Multi-tenant cloud systems are increasingly vulnerable to co-residency attacks, in which adversaries deploy attacker virtual machines (AVMs) to compromise service component versions (SCVs) colocated on shared physical servers. Conventional reliability models often assume independent SCV failures, overlooking dependencies arising from shared vulnerabilities or coordinated attacks. We introduce a dependence-aware probabilistic framework that explicitly models statistical dependence among SCV compromises via copula-based joint distributions, and incorporates various AVM placement policies (random, hash, affinity). We analyze how SCV dependence structure, the number of attacker accounts, and IDS detection sensitivity affect the overall corruption probability. The risk model is further embedded in a Stackelberg game between defender and attacker, incorporating budget and risk-cap constraints and various detection cost regimes. We prove equilibrium existence and compute optimal strategies via a Monte Carlo procedure. It is discovered that dependence significantly increases the risk of corruption. The probability of corruption can increase by up to 75% compared to the independence baseline, with non-overlapping confidence intervals across different copula families and placement policies. Equilibrium analysis shows that placement and cost structure jointly determine the optimal detection sensitivity.
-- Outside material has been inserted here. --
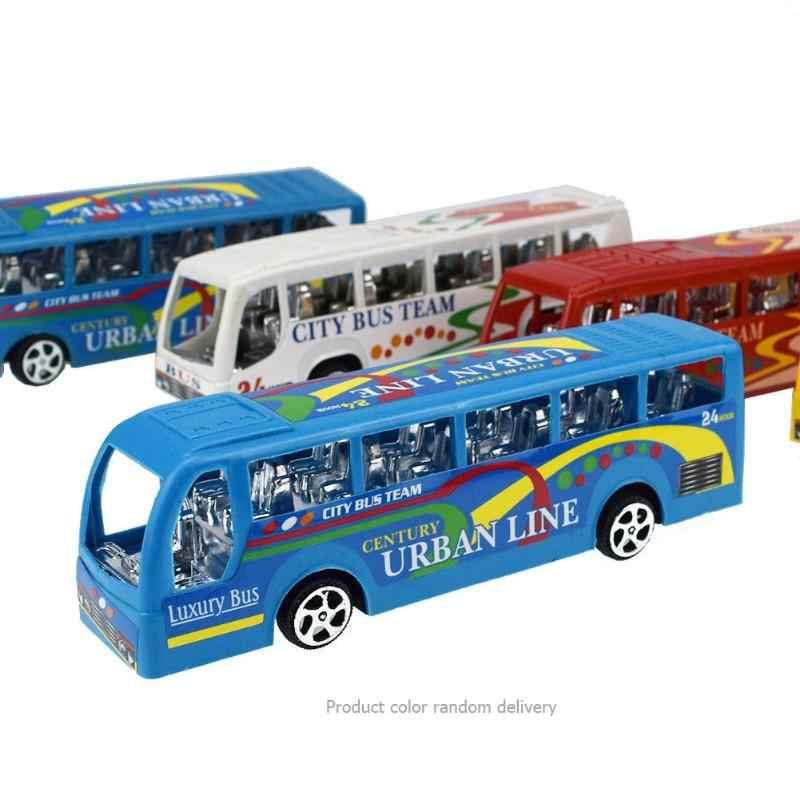 Plastic Auto Speelgoed Kinderen Kids Racing Pull Back Auto Vrachtwagen Voertuig Jongen Geschenken Speelgoed Voertuigen Voor Kinderen Onderwijs Kerstcadeau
These results demonstrate how dependence modeling, placement realism, and operational constraints together shape cloud service resilience and defender strategy.
云系统中多租户攻击的依赖感知建模
多租户云系统越来越容易受到共同驻留攻击,攻击者部署攻击者虚拟机(avm)来破坏共享物理服务器上的服务组件版本(scv)。传统的可靠性模型通常假设独立的SCV故障,忽略了由共享漏洞或协同攻击引起的依赖关系。我们引入了一个依赖感知的概率框架,该框架通过基于copula的联合分布显式地模拟了SCV妥协之间的统计依赖性,并结合了各种AVM放置策略(随机、散列、亲和)。我们分析了SCV依赖结构、攻击者账户数量和IDS检测灵敏度对整体损坏概率的影响。风险模型进一步嵌入到防御者和攻击者之间的Stackelberg博弈中,结合了预算和风险上限约束以及各种检测成本制度。通过蒙特卡罗方法证明了均衡的存在性,并计算了最优策略。研究发现,依赖显著增加了腐败的风险。与独立性基线相比,腐败的可能性可能增加高达75%,不同copula家庭和安置政策之间的置信区间不重叠。均衡分析表明,布局和成本结构共同决定了最优检测灵敏度。这些结果展示了依赖性建模、放置现实性和操作约束如何共同塑造云服务弹性和防御策略。
本文章由计算机程序翻译,如有差异,请以英文原文为准。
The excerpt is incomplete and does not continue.